Od 2005 roku szukałem pretekstu, by znów spotkać się z muzykami w Indiach i pograć na luzie. Mimo, że widywaliśmy się co roku na koncertach, to się nie udawało. Dlatego materiał tym razem tworzyłem sam i wysyłałem im to potem w plikach mp3 do nauczenia lub dodania czegoś od siebie. Nie ma nic piękniejszego, niż siedzenie i tworzenie muzyki na żywo, w trakcie sesji. Tym razem jednak było inaczej.
Rozumiem, że koncepcja jest podobna do pierwszej płyty, zatem kogo usłyszymy na drugiej?
Do nagrań zaprosiłem tym razem całą orkiestrę kameralną Aukso.
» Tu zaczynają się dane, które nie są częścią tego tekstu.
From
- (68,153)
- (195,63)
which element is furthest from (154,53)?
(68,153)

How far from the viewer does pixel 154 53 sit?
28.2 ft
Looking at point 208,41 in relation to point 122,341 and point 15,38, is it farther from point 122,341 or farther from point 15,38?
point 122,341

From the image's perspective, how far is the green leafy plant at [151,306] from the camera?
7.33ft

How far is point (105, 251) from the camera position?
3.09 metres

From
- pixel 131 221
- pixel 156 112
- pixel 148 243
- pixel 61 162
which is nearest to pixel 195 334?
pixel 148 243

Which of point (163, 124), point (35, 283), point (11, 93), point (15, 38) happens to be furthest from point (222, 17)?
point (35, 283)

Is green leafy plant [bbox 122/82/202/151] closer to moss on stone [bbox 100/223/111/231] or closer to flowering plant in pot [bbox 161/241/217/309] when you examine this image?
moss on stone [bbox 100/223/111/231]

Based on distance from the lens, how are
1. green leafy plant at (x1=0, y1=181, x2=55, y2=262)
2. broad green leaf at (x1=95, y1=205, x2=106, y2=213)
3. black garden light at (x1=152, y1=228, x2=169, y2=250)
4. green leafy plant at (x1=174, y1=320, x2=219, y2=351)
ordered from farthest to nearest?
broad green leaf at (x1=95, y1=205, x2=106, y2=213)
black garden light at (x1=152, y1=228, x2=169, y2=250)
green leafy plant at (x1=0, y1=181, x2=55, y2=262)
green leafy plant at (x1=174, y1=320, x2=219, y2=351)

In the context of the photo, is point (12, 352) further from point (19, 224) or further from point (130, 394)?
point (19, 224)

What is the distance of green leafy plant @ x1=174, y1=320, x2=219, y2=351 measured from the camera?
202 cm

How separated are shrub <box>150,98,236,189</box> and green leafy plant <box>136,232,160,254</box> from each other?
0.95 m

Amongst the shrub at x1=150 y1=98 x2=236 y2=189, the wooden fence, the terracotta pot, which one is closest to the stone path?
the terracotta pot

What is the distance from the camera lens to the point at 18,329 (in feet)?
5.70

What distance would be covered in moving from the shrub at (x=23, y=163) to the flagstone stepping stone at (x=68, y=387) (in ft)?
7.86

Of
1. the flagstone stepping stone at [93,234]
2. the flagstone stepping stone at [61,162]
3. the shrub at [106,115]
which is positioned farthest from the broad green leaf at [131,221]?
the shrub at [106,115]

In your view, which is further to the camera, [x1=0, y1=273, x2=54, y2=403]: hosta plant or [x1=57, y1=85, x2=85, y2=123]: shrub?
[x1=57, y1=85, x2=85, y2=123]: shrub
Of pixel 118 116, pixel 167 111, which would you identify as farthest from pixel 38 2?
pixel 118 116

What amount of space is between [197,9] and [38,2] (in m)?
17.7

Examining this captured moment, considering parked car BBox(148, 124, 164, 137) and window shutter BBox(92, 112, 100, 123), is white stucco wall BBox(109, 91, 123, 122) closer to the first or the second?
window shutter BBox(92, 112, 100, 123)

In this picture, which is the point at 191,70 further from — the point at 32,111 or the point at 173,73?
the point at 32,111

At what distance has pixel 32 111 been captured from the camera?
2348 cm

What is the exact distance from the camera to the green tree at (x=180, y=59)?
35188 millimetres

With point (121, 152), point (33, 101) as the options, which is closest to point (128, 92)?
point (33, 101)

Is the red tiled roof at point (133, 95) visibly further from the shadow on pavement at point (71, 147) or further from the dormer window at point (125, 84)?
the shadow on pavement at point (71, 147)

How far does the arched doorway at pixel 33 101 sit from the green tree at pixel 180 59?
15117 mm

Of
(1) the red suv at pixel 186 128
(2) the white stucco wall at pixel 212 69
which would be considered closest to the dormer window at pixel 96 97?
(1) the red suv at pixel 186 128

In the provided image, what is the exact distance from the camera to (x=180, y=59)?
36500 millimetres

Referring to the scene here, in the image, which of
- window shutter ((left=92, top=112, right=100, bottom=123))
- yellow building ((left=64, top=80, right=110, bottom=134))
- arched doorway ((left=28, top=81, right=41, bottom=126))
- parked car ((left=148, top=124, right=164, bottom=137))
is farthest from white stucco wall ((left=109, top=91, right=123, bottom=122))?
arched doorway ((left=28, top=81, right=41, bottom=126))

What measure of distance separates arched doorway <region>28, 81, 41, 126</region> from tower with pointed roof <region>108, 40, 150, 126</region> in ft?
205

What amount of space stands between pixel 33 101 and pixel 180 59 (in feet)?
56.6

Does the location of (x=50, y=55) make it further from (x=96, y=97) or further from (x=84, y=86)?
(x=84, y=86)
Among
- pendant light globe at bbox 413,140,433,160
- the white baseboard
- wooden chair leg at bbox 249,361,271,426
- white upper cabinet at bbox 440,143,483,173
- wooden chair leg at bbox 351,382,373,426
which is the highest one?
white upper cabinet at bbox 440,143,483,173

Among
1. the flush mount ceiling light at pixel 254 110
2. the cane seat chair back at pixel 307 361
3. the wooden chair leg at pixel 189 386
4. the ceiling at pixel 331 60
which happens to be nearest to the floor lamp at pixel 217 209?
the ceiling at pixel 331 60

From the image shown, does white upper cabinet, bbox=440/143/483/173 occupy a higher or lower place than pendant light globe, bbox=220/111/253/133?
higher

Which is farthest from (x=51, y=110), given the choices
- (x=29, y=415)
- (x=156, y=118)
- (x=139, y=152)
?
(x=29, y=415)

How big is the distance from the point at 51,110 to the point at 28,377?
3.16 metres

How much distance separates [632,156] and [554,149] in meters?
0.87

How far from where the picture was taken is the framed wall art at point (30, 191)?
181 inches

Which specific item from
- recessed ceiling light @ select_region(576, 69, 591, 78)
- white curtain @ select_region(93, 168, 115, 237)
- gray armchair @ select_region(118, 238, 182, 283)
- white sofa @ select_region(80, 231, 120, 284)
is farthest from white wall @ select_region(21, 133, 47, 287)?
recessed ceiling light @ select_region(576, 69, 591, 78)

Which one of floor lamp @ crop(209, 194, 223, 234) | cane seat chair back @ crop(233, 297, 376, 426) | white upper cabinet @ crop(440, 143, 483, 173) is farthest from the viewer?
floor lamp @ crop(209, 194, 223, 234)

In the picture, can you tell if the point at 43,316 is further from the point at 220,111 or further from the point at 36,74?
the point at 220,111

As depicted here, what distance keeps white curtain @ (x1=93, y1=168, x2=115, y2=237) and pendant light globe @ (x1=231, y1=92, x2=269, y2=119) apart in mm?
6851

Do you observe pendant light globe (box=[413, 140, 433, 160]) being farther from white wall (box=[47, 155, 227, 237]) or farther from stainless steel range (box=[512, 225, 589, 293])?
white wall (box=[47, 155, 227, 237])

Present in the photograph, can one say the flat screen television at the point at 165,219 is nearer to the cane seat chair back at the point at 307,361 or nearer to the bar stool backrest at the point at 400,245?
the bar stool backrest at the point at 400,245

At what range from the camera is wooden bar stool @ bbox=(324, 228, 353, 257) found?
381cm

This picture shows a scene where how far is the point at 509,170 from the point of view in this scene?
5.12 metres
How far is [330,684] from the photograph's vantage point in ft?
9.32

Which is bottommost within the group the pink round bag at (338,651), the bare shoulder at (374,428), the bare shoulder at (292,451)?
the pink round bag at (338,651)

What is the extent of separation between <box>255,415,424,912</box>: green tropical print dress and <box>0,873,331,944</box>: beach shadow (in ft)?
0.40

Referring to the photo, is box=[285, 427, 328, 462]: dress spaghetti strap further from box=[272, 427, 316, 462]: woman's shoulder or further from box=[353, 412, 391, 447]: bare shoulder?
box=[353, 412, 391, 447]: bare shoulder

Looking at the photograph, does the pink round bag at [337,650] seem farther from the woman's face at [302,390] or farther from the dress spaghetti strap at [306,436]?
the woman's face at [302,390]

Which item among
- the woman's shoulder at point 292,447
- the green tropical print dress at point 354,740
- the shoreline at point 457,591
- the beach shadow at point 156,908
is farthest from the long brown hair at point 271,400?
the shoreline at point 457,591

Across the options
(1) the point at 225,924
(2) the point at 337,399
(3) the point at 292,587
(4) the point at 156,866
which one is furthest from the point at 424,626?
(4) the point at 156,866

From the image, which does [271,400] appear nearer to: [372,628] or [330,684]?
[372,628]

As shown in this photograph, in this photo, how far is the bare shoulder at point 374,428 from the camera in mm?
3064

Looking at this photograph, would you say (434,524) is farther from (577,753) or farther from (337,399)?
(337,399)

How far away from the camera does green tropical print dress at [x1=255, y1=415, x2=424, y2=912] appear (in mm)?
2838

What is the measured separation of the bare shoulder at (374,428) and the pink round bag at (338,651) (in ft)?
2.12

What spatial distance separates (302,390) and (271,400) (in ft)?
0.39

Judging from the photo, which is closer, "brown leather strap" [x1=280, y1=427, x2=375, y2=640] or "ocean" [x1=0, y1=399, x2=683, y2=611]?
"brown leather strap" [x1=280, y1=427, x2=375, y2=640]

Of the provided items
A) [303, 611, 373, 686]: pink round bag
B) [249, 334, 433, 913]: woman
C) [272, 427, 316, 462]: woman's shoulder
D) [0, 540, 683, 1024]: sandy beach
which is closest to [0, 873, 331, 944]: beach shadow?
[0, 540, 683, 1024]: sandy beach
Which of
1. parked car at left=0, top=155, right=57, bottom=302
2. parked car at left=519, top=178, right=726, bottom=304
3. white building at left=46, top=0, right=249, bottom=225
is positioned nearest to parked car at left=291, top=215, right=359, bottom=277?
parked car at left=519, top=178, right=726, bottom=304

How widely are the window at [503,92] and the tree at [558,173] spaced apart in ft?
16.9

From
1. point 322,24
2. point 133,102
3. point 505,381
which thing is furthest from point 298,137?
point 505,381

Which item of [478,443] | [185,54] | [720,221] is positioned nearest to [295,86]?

Przez co trafiliśmy do „kosmicznego” studia w Alwernii - w internecie można pooglądać zdjęcia z nagrań. Tylko ono mogło ich pomieścić. Poza tym będzie Leszek Możdżer, no i gwiazdy muzyki etnicznej z Indii, Hiszpanii oraz Iranu, m.in. Kavita Krishnamurti, Ambi Subramaniam, Mukesh Sharma, Purbayan Chaterjee, Anandita Basu, Layatharanga, Alberto Naranja, Blas Córdoba, Paquito González, Macarena de la Torre, La Pastora, Mohammad Rasouli, Hassan Samii i inni.
Płyta będzie nosić tytuł „Acatao”, co oznacza „zjednoczeni“. Na jakim obecnie jest etapie, bo w lutym, na łamach portalu Folk24.pl, zapowiadałeś premierę na czerwiec?
Niestety, ze względu na liczne koncerty nie udało się wszystkiego skończyć. Przesunęliśmy datę. Nagrania są już w większości za nami. Te w Indiach i w Hiszpanii. Zostało mi już tylko nagranie mojej gitary, basu, kilku perkusjonaliów, miksy i projekt graficzny okładki.
Zatem kiedy premiera?
Premierę zaplanowałem na 20 grudnia. Sztuka nie znosi pośpiechu, ale nie ukrywam, że zainteresowanie Folk24, ten wywiad i moja menedżerka zmobilizowały mnie do pracy.
Życzę zatem, by mimo gorącej jesieni koncertowej ta data już się nie zmieniła. Dziękuję za rozmowę.